What If You Traveled Through The Oort Cloud? | Unveiled
VOICE OVER: Noah Baum WRITTEN BY: Dylan Musselman
Humanity dreams of one day visiting distant star systems and alien planets. But to do so, we'll have to break through the mysterious Oort cloud. So, what awaits us in the darkest confines of our solar system? In this video, Unveiled takes a tour across space to explore the final divide between our star system and the interstellar medium... Hundreds of thousands of astronomical units away from the sun, here's where space starts to get really weird!

What If You Traveled Through the Oort Cloud?


Humanity dreams of one day visiting distant star systems and potentially habitable planets. But to do so, not only will we need to devise a way to travel much faster than we’re currently able to, we’ll also have to navigate through the mysterious Oort cloud. So, what awaits us in the darkest confines of our solar system?

This is Unveiled and today we’re answering the extraordinary question; What if you traveled through the Oort Cloud?

NASA defines the Oort cloud as “the most distant region of our solar system”. A theorised structure, it consists of the last objects to be caught in the sun’s gravitational pull and it marks the final divide between us and interstellar space. It’s thought to be a massive sphere or shell encompassing all sides of the solar system and is mostly made of icy chunks of space debris. The exact size and mass of the Oort Cloud has never actually been verified, but it’s believed to contain trillions of icy rocks… the sizes of which vary wildly, with some just meters across and others the size of mountains! This “outer shell” is also where some comets come from, as certain bits of the debris soar inwards, pulled by the sun to mostly just flash across the sky… but occasionally smash into a planet.

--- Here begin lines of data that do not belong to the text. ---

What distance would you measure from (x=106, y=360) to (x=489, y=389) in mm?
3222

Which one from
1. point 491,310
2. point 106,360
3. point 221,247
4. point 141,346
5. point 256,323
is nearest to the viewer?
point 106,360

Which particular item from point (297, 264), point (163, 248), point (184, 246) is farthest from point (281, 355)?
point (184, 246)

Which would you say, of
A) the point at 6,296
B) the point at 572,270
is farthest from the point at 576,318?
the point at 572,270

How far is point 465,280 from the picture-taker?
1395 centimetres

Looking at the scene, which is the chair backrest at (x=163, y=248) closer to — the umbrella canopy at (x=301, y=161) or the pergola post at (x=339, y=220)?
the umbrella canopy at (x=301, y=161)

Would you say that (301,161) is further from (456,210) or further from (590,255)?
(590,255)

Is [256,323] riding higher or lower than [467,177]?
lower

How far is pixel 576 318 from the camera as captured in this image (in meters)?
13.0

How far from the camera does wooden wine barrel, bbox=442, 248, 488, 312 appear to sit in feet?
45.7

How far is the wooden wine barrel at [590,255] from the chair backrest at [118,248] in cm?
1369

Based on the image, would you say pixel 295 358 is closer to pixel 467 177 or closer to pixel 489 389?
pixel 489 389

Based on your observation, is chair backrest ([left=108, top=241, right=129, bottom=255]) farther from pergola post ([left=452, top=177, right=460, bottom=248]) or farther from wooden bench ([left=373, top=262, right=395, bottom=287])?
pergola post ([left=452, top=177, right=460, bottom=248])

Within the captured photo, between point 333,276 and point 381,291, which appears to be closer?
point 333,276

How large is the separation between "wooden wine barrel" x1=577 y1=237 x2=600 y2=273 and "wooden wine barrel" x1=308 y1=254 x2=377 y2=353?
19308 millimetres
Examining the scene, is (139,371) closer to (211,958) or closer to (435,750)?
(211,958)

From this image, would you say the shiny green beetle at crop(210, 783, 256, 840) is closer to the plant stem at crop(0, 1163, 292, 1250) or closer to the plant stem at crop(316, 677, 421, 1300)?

The reason the Oort Cloud has never been verified or observed is because it’s just too far away! Our telescopes aren’t capable of catching all “non-luminous” objects that are that far from us. We can see distant stars much further afield than the Oort Cloud because they release light and radiation; and we can detect planets around those stars by - among other methods - noticing a dimming effect as they pass in front of their star from our perspective, called Transit. The Oort cloud has nothing like this, however, so it can’t be seen unless we send a probe there. And that’s a tall order in itself! The Cloud is thought to start at around 2,000 to 5,000 astronomical units away from us… and to end somewhere between 10,000 to 100,000 AU. With one astronomical unit being the average distance between the sun and Earth, it’s a gigantic distance between us and it. We have some spacecraft which are en-route to reach the Cloud eventually, though. Voyager 1, for example, should breach the Oort Cloud in about 300 years’ time. Unfortunately, it’s also expected to have run out of power long before then!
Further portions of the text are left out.